SQL DATEDIFF
“How long has it been since this customer last ordered with us?”
“What is the average number of days to conversion?”
Business users will have these questions, data people will have to answer these questions, and the only way to solve them is by calculating the time between two different dates. Luckily, there’s a handy DATEDIFF function that can do that for you.
The DATEDIFF function will return the difference in specified units (ex. days, weeks, years) between a start date/time and an end date/time. It’s a simple and widely used function that you’ll find yourself using more often than you expect.
DATEDIFF is a little bit like your favorite pair of socks; you’ll usually find the first one easily and feel like the day is going to be great. But for some reason, the matching sock requires a little digging in the drawer. DATEDIFF is this pair of socks—you’ll inevitably find yourself Googling the syntax almost every time you use it, but you can’t go through your day without using it.
This page will go over how to use the DATEDIFF function across different data warehouses and how to write more standardized DATEDIFF functions using a dbt macro (or successfully find your socks as a pair in one go).
How to use the DATEDIFF function
For the DATEDIFF function, there are three elements, or arguments, passed in:
- The date part: This is the days/months/weeks/years (unit) of the difference calculated
- The first (start) date/time
- The second (end) date/time
The DATEDIFF function can be used in SELECT statements and WHERE clauses.
Most, if not all, modern cloud data warehouses support some type of the DATEDIFF function. There may be some minor differences between the argument order and function name for DATEDIFF across data warehouses, but the functionality very much remains the same.
Below, we’ll outline some of the slight differences in the implementation between some data warehouses.
SQL DATEDIFF function syntax in Snowflake, Databricks, and Redshift
The syntax for using the DATEDIFF function in Snowflake and Amazon Redshift, and Databricks looks like the following:
datediff(<date part>, <start date/time>, <end date/time>)
A note on Databricks: Databricks additionally supports a separate DATEDIFF function that takes only two arguments: a start date and an end date. The function will always return the difference between two dates in days.
DATEDIFF in Google BigQuery
The syntax for using the DATEDIFF function in Google BigQuery looks like the following:
- Unlike in Snowflake, Amazon Redshift, and Databricks where the
<date part>
is passed as the first argument, the<date part>
is passed in as the last argument in Google BigQuery. - Google BigQuery also calls the function DATETIME_DIFF with an additional underscore separating the function name. This is on par with Google BigQuery’s preference to have underscores in function names.

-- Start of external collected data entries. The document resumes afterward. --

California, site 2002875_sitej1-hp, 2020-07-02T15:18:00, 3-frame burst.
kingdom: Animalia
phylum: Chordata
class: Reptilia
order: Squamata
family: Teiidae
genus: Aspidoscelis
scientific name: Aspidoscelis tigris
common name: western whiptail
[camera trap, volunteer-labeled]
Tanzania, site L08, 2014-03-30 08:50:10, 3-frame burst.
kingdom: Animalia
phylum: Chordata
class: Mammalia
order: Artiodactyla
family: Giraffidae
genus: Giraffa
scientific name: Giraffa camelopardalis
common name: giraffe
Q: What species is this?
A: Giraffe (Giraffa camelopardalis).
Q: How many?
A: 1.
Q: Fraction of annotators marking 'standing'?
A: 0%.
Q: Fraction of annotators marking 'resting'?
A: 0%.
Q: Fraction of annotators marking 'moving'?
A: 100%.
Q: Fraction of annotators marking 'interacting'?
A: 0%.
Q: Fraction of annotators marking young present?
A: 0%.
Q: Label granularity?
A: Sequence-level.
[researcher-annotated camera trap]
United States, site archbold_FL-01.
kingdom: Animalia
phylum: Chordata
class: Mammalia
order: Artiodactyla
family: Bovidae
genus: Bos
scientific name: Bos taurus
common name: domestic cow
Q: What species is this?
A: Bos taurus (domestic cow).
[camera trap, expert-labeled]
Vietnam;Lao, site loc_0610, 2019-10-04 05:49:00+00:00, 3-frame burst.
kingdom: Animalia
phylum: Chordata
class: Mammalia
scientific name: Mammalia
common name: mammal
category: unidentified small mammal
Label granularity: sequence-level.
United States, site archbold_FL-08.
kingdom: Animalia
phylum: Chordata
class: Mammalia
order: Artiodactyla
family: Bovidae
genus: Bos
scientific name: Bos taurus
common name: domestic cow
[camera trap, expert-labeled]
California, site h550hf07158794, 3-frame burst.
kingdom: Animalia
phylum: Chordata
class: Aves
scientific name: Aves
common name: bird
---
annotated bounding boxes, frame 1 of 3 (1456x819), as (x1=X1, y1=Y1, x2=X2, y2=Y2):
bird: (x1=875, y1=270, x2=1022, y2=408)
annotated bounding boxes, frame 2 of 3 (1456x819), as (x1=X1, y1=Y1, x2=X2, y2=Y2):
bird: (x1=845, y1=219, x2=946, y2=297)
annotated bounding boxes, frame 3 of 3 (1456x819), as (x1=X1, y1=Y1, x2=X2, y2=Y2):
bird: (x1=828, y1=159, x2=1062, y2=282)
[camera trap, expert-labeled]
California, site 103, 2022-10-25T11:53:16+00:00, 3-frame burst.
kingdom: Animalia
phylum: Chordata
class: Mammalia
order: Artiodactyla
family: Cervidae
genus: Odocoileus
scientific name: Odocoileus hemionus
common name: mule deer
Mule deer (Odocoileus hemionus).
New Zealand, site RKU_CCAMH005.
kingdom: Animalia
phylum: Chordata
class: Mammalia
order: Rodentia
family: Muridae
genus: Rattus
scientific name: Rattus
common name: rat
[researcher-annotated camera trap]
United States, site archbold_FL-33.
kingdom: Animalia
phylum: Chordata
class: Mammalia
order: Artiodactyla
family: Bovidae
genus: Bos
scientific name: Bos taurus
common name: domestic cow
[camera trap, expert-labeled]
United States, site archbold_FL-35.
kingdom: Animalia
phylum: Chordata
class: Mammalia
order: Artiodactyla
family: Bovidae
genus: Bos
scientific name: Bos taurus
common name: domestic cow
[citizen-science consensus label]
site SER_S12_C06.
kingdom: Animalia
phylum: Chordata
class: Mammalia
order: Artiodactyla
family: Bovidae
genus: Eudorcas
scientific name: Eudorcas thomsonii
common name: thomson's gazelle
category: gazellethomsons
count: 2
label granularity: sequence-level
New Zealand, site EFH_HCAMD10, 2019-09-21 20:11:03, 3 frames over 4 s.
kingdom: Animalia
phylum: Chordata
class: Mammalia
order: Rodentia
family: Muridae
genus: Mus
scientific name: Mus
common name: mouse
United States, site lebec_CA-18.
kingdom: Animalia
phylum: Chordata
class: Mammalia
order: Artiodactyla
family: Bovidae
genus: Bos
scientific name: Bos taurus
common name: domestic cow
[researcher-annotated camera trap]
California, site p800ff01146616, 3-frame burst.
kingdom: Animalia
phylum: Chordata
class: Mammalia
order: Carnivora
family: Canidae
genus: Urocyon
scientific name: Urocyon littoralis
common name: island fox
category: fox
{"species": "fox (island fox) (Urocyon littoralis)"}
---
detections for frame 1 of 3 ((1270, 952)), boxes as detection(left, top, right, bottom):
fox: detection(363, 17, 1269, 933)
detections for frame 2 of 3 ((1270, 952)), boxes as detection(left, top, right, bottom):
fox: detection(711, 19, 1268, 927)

- The DATETIME_DIFF arguments are datetimes, not dates; Snowflake, Redshift, and Databricks’ DATEDIFF functions support multiple date types such as dates and timestamps. BigQuery also supports a separate DATE_DIFF function that will return the difference between two date types, unlike the DATETIME_DIFF that only supports the datetime type.
A hero in the shadows: The DATEDIFF dbt macro!
You may be able to memorize the syntax for the DATEDIFF function for the primary data warehouse you use. What happens when you switch to a different one for a new job or a new data stack? Remembering if there’s an underscore in the function name or which argument the <date part>
is passed in as is… no fun and leads to the inevitable, countless “datediff in bigquery” Google searches.
Luckily, dbt-core has your back! dbt Core is the open source dbt product that helps data folks write their data transformations following software engineering best practices.
Adapters support cross-database macros to help you write certain functions, like DATE_TRUNC and DATEDIFF, without having to memorize sticky function syntax.
Using the DATEDIFF macro, you can calculate the difference between two dates without having to worry about finicky syntax. Specifically, this means you could successfully run the same code across multiple databases without having to worry about the finicky differences in syntax.
Using the jaffle shop, a simple dataset and dbt project, we can calculate the difference between two dates using the dbt DATEDIFF macro:
select
*,
{{ datediff("order_date", "'2022-06-09'", "day") }}
from {{ ref('orders') }}
This would return all fields from the orders table and the difference in days between order dates and June 9, 2022.
Under the hood, this macro is taking your inputs and creating the appropriate SQL syntax for the DATEDIFF function specific to your data warehouse.